The Unintended Consequences of Physician-Hospital Integration


New payment models hold care providers accountable for the full spectrum of patient care.

New payment models hold care providers accountable for the full spectrum of patient care.

Hospitals have been rapidly taking over physician practices in recent years, which could ultimately be responsible for changes in health care spending through increasing prices or use of profitable hospital-based services.

Trend analysts speculate that as health care providers position themselves to meet the challenges of new payment models that hold them accountable for the full spectrum of patient care, this trend will accelerate. If this proves true, the consequences could lead to physician-hospital integration becoming even more important to understand.

A new study by researchers at Harvard Medical School’s Department of Health Care Policy has determined that this type of provider consolidation has led to higher prices with no evidence of offsetting reduction in the use of care.

Findings indicate that integration between physicians and hospitals allows them to bargain better with insurers, particularly for the cost of outpatient care, but this integration has not led to more efficient care.

“Payment reform is critically important to achieving a high-performing health system, but the price increases we found do suggest a potential unintended consequence,” said senior study author J. Michael McWilliams, associate professor of health care policy and medicine at HMS and practicing general internist at Brigham and Women’s Hospital.

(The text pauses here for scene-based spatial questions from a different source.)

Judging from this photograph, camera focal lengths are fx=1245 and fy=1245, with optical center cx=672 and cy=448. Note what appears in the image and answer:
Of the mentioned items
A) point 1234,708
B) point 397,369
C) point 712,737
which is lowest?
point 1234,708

Researchers performing the study using data from Medicare claims to measure when a practice was purchased by a hospital system. They then determined the difference in spending and prices before and after integration for a cohort of more than 7 million patients with commercial insurance.

The amount of physicians employed by hospitals or working for practices owned by hospitals increased dramatically between 2008 and 2012, with an increase of 5.2 percentage points among markets at the 75th percentile of changes in physician-hospital integration.

Meanwhile, an increase in physician-hospital integration of this significance was associated with a 3.1 percentage point increase in annual outpatient spending. Price increases were largely responsible for the increase in spending.

Changes in the use of outpatient care were insignificant. This is the first study to examine the association between hospital-physician integration and prices for outpatient care.

Consolidation may seem to be a viable option in light of the alternative payment models that emphasize coordinated care, because integrated physicians and hospitals have the potential to cooperate to streamline processes and align patient care, providing higher quality care to patients, and cutting expenses at the same time.

However, taking this route may also increase the organization’s market power, allowing it to enlist higher prices from insurers.

Scientists’ findings indicate that policymakers will need to grapple with how reforms affect provider market power, with no change in the use of health care services and a $75 per patient increase in annual outpatient spending.

“At this moment of great change in health care systems, it is crucial to measure and manage the impact of consolidation on prices so we don’t inadvertently end up spending more on health care at a time when we’re trying to go in the other direction,” said lead author Hannah Neprash, a doctoral candidate in the Harvard Program in Health Policy.

McWilliams reported that in earlier research of his, the ownership of physician practices by hospitals was not necessary for alternative payment models such as accountable care organizations to achieve cost savings.

“We have known for some time that financial integration has not led to clinical integration under fee-for-service incentives. It is possible that may change under new payment models, but the benefits of financial integration between physicians and hospitals have certainly not manifested yet,” he said.